**Task prompt**
In the records below, count every line where the string "Zealand" appears, and reply with the count only.

#### Records provided ####

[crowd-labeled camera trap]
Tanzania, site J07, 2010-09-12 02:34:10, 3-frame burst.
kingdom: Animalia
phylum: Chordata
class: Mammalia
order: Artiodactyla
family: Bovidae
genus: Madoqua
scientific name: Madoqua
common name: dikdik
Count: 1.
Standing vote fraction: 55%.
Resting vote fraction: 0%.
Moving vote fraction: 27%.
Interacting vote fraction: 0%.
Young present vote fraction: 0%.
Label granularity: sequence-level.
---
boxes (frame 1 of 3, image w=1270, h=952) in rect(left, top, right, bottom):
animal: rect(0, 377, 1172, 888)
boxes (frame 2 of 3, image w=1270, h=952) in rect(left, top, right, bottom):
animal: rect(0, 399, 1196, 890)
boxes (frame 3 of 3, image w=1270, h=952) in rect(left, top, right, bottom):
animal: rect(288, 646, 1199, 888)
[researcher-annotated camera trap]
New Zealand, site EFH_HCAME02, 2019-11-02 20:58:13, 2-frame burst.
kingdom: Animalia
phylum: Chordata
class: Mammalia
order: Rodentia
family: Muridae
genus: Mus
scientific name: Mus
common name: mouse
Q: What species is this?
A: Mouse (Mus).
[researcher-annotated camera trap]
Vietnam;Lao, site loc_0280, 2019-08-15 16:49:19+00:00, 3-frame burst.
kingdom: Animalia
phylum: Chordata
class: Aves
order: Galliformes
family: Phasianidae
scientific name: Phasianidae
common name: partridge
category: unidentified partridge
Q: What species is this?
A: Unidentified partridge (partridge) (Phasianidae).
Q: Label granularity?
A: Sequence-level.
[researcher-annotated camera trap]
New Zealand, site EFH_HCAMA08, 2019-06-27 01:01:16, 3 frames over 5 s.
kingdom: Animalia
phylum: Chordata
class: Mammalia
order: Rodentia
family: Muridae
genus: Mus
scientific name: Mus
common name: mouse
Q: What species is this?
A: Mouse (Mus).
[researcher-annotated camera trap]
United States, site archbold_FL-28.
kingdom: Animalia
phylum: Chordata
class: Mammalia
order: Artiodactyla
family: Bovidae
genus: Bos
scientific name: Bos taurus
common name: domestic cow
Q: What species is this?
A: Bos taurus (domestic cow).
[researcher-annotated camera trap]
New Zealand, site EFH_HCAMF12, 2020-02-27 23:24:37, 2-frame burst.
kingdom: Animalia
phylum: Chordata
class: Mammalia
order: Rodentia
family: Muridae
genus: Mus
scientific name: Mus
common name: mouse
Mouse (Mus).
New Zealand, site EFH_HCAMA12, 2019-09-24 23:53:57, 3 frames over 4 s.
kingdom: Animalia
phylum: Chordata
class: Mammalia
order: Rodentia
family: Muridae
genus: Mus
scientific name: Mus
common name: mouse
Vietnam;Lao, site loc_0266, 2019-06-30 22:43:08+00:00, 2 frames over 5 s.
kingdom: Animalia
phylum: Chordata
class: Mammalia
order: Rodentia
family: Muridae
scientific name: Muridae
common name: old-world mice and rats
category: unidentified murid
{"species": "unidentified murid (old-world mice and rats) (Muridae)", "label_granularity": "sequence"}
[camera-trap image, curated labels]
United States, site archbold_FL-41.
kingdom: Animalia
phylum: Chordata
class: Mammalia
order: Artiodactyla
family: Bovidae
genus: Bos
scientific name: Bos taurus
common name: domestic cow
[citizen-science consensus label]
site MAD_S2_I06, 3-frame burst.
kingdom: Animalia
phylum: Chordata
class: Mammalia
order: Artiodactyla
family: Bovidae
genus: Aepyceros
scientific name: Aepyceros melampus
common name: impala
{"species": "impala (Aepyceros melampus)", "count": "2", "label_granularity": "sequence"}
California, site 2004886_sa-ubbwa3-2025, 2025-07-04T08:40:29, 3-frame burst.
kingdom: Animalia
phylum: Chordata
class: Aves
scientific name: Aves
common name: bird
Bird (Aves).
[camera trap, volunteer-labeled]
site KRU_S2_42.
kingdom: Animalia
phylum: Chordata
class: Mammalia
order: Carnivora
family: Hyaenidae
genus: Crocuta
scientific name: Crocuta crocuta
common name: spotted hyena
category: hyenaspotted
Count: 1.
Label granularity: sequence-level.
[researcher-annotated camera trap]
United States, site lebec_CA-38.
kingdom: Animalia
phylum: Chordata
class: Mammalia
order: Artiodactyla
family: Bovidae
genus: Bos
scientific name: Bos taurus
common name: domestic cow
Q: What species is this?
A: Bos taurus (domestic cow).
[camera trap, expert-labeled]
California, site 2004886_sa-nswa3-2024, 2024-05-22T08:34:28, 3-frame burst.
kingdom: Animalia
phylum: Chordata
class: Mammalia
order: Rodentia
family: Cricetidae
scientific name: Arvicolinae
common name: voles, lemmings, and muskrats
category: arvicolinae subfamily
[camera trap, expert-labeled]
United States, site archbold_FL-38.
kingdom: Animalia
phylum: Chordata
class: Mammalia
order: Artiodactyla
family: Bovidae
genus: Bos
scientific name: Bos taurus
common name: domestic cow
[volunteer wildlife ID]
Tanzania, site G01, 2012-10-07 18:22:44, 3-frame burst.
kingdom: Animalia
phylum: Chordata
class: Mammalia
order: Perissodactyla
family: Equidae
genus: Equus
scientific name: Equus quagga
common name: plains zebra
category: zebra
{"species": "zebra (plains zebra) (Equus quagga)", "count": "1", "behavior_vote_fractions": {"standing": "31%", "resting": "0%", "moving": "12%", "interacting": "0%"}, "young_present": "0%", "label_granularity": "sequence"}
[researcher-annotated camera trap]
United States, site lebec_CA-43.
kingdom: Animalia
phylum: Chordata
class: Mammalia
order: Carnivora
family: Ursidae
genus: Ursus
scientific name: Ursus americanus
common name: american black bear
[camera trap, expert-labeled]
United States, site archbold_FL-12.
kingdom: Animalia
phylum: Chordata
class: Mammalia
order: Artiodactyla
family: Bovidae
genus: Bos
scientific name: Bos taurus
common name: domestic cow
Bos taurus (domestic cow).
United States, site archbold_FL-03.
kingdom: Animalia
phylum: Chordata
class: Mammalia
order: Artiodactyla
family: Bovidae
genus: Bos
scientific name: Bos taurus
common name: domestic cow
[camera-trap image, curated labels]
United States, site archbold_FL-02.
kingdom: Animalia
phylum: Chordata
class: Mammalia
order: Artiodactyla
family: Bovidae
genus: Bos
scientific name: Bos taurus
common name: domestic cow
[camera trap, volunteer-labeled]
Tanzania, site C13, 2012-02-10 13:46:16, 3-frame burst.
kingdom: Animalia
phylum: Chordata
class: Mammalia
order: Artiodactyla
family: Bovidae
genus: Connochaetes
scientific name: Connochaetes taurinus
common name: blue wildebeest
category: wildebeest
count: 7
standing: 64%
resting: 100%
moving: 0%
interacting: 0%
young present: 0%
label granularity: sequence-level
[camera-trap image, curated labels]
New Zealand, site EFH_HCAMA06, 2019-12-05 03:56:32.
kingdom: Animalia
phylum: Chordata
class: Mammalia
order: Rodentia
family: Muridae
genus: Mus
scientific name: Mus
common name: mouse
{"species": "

####

**Solution below**
5